(Given passage Opens)

He analyzes the troubling passages of the Old Testament to understand how God's Word can be found amid the puzzling events or descriptions from the understandings of previous ages, to determine how they can still make sense in our very different world.

He looks at the evils associated with religious ideas or institutions through our history.  Spong understands how a person's preconceptions can skew perceptions and prevent an uninitiated reader from seeing past the form and format to the core themes and content and their valid meaning for us.

Insights
Spong writes out of an anguished grief over the misreading of scripture as though it was a news report or travelogue written in the context of our current world.  He honors the integrity of the scriptures, carefully investigating the history and cultural setting of the scriptures.

Some readers will feel threatened by some of Spong's radical proposals, because they have never heard anyone speak freely this way in their repressive traditions.  They may see no further than Spong's tendency to periodically mount his particular hobby horses, which he developed in a lifetime of ministry under attack from cultural Christians who used the Bible as a weapon to defeat others.

However much we might sometimes like the Bishop to tone down his rhetoric, let's listen to the insights he draws from his high view of the scriptures here.

What It Really Says
Spong admirably recreates the faith-crisis situation out of which various biblical stories and events developed.  His commitment to Christ and the God of Revelation is strong, but will be misunderstood by many who see "faith" as blind adherence to someone's traditional list of abstracted propositions.

Spong challenges us to deal honestly with the Scriptures, to hear what they really say, and deal with it.  Let's see what they really say, when we read them with integrity, and not just to make them fit our inherited interpretation.  Spong challenges us to read and think about the hard parts, the parts we don't like to hear, the parts that make God look bad.

He challenges us to look at these parts of the Bible the way they look to a non-believer.  To see what that sounds like to someone who is not already positively inclined.  He asks us to look at the Old Testament, especially.  You will see his devotion to the scriptures, and you will see that devotion causes him concern about what others will think before they actually hear the Good News.

Spong is concerned that an initial response to one section or passage out of context will prevent their perceiving the Gospel throughout that reaches its pinnacle of expression in Jesus Christ.

(Given passage Closes)
(Supplied information Opens)

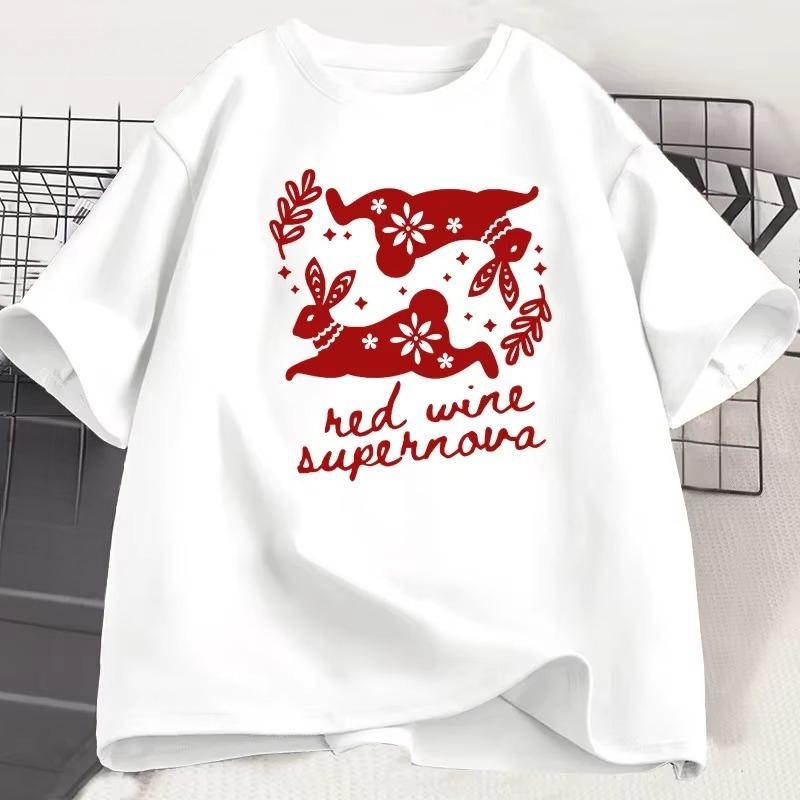 Chappell Roan Midwest Princess Tour T Shirt Unisex Women Cotton Pride Lesbian WLW Sapphic Music Merch Tshirt Csual Crew Neck Tees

(Supplied information Closes)

_Required work_
a) From the review of Spong's book, echo the text between "However much we" and "God look bad.", inclusive.
b) Condense the paragraph of the Spong review that begins "Some readers will feel threatened" into a shorter version that keeps its main facts.
c) According to the Spong review, who attacked Spong during his lifetime of ministry?

_Answers by item number_
a)
However much we might sometimes like the Bishop to tone down his rhetoric, let's listen to the insights he draws from his high view of the scriptures here.

What It Really Says
Spong admirably recreates the faith-crisis situation out of which various biblical stories and events developed.  His commitment to Christ and the God of Revelation is strong, but will be misunderstood by many who see "faith" as blind adherence to someone's traditional list of abstracted propositions.

Spong challenges us to deal honestly with the Scriptures, to hear what they really say, and deal with it.  Let's see what they really say, when we read them with integrity, and not just to make them fit our inherited interpretation.  Spong challenges us to read and think about the hard parts, the parts we don't like to hear, the parts that make God look bad.

b) Readers from repressive traditions may feel threatened by Spong's radical proposals because they have never heard anyone speak so freely. They may not look past his habit of mounting his hobby horses, which grew out of a lifetime of ministry under attack from cultural Christians who used the Bible as a weapon against others.

c) Cultural Christians who used the Bible as a weapon to defeat others attacked him.